There is availability bias – a misjudgement where we believe that reality is all we can easily call to mind.

And finally, confirmation bias – where we seek validation rather than challenges to our views.

Adjusting your world view

Here are some rules of thumb so you don’t get caught out again!  Look for more on the Geography corridor.  Why is this important?  Negativity allows seeds of discontent and despair to take root.  Many people today have difficulty imagining, valuing, or even believing in the promise of incremental change, which leads to a greater appetite for revolutionary change.

Is it time to reconsider your answer to the question we started off with?

Slide: Is the world getting better?
Thinking generally about the world, all things considered, do you think the world is getting better or worse, or neither getting better nor worse?  You choose:

A: Getting better
B: Neither getting better nor getting worse
C: Getting worse

Thank you.

A hopeful Geography?

The argument is familiar to geographers, but it is not familiar to most members of the general public and it bears retelling:

In almost all social and economic aspects, and in many environmental ones too, the world is getting better.  From Julian Simon in the 1980s, to Bjorn Lomborg in the 1990s, and Hans Rosling, Max Roser, and Steven Pinker in the 2000s, there has been a reaction against the largely negative tone of the media, and a desire for a more fact-based, level-headed and optimistic – or at least, in the words of Rosling (2018), a ‘possibilistic’ – view of the world.

MDG : Hans rosling wealth health graph

Hans Rosling with his moving bubble chart: there is a development continuum of countries, and there is a clear path towards a healthier and wealthier future for humankind

Source: https://www.theguardian.com/global-development/quiz/2013/nov/07/development-data-population-quiz-hans-rosling

Geography is not immune to criticism in this regard.  Although the discipline often prides itself on its balanced, empirical, and critical approach to the most important issues in the world, the tone of some of its output fails to reflect the global progress that has been made in areas as varied as life expectancy, peace, tolerance, sanitation and quality of life: the full list would justify a blog post in its own right, but see Pinker (2018), Rosling (2018), and Roser.  It might even be said that the themes that we study – disasters, overpopulation, climate change, conflict, pollution and deindustrialisation, to name but a few – give us a handicap to begin with: could Geography be in danger of taking the mantle of ‘the dismal science’ from Economics?

The discipline has a role to play in redressing the negativity present in much of the media and politics, and its practitioners should also be aware of the psychological quirks which tend to predispose humans to look at many phenomena in a negative way (Duffy, 2018).
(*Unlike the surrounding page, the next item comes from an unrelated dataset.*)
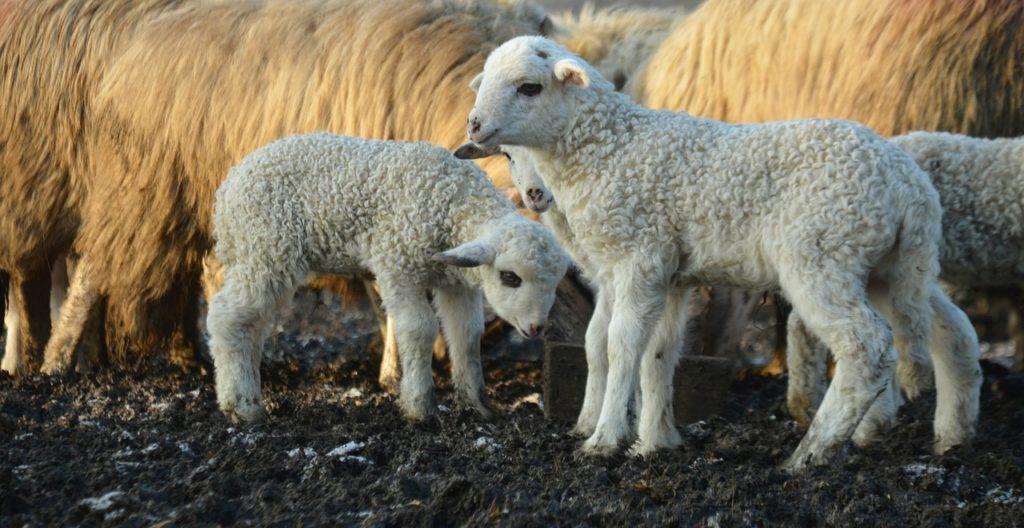 lamb-1341546_1280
Negativity can be dangerous – it could make students overly fearful and more willing to think that things are out of their control, and therefore less likely to take action on some of the most important issues in society.  It is also deleterious to the discipline: it may put students off taking the subject, and it can be dull to teach.

It need not be like this.  I would like Geographers, whether in any branch of education, or those who consider themselves to be Geographers in other spheres, to consider the role that the discipline can play in this task.  (Many readers will no doubt disagree with my premise, in which case I also welcome your input and evidence!)  I will draw your comments together and in the first instance I will blog about them; later I will use them to help me prepare my session for the 2019 Geographical Association Conference; and I then plan to plunge my energies into a more formal research project.
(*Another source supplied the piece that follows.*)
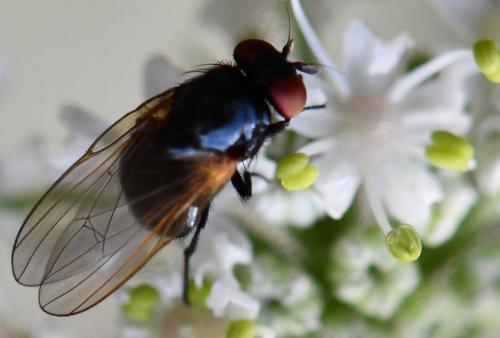 www.galerie-insecte.org/galerie/image/dos264/big/508%20Lauxa%202.jpg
The main themes I would like you to consider are the themes we study, the way that we approach the themes that we study, and the learning activities that we undertake.

A few of my first – perhaps provocative – thoughts are below:

  • Do we sometimes fail to communicate the dynamic nature of some of our subjects? Should we reframe enquiry questions to reflect the ‘direction of travel’ of the world – for example, should we ask ‘Why are some countries rich?’, rather than ‘Why are some countries poor?’
  • Do we focus on the ‘worst case’ studies and places, and when those areas improve, do we drop them for the next ‘worst case’, rather than looking at how most places quietly and gradually improve over time?
  • Is enough attention paid to historical successes?  Within Health Geography, for instance, why is the rapid drop in mortality and morbidity due to the collapse of polio and smallpox often absent?
  • In terms of some of the ‘tricky’ themes such as climate change and globalisation, do we accurately convey the relative scale of positives compared to negatives?
  • Is enough attention paid within Geography to the power of the media and politics, and on how psychology affects our perceptions of reality?
  • Is there a need for a radical programme of teacher re-training to enable practitioners to get an accurate world-view?
  • Are we too scared as a discipline to contemplate the promulgation of a more ‘hopeful Geography’, for fear of being labelled reactionary, or even mouthpieces of the alt-right?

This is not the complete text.